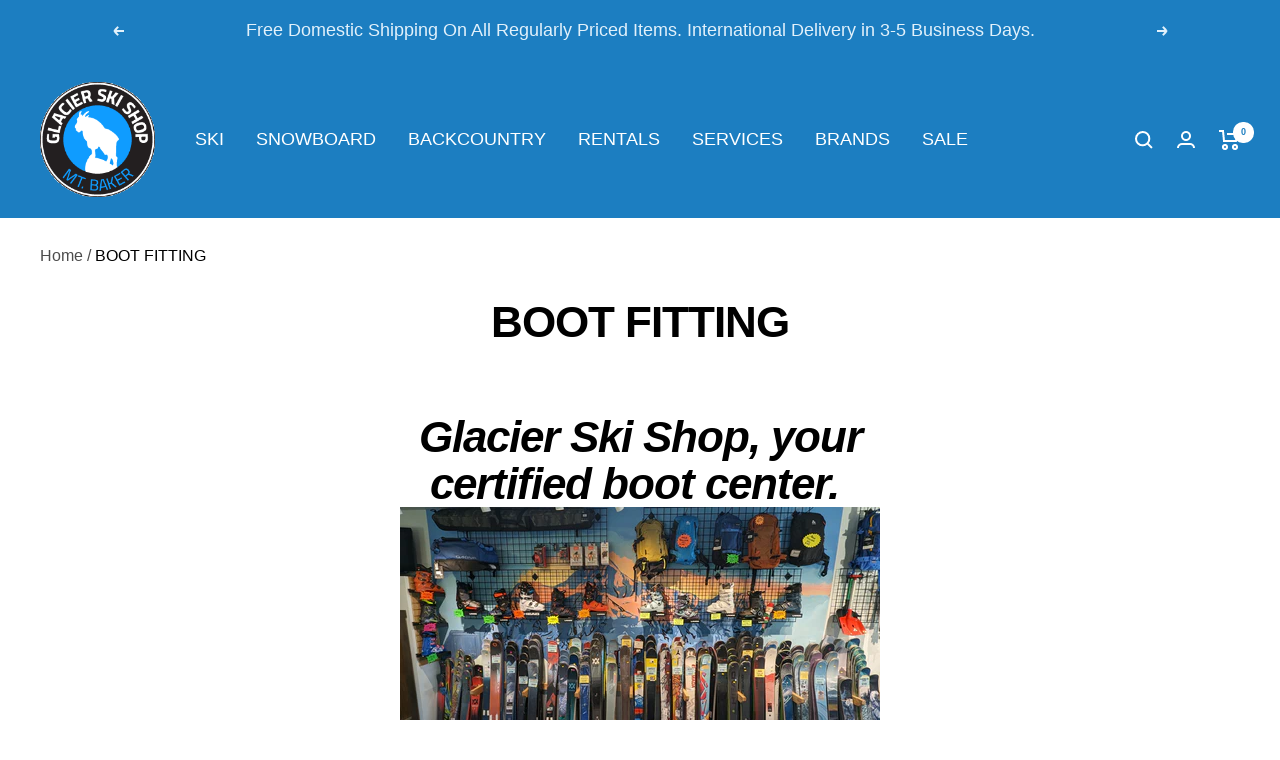

--- FILE ---
content_type: text/javascript
request_url: https://glacierskishop.com/cdn/shop/t/6/assets/custom.js?v=167639537848865775061655852932
body_size: -549
content:
//# sourceMappingURL=/cdn/shop/t/6/assets/custom.js.map?v=167639537848865775061655852932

◆ Task objective:
Set down all of the data word for word; no pictures belong in it.

◆ Your response:
--- FILE ---
content_type: text/javascript
request_url: https://glacierskishop.com/cdn/shop/t/6/assets/custom.js?v=167639537848865775061655852932
body_size: -549
content:
//# sourceMappingURL=/cdn/shop/t/6/assets/custom.js.map?v=167639537848865775061655852932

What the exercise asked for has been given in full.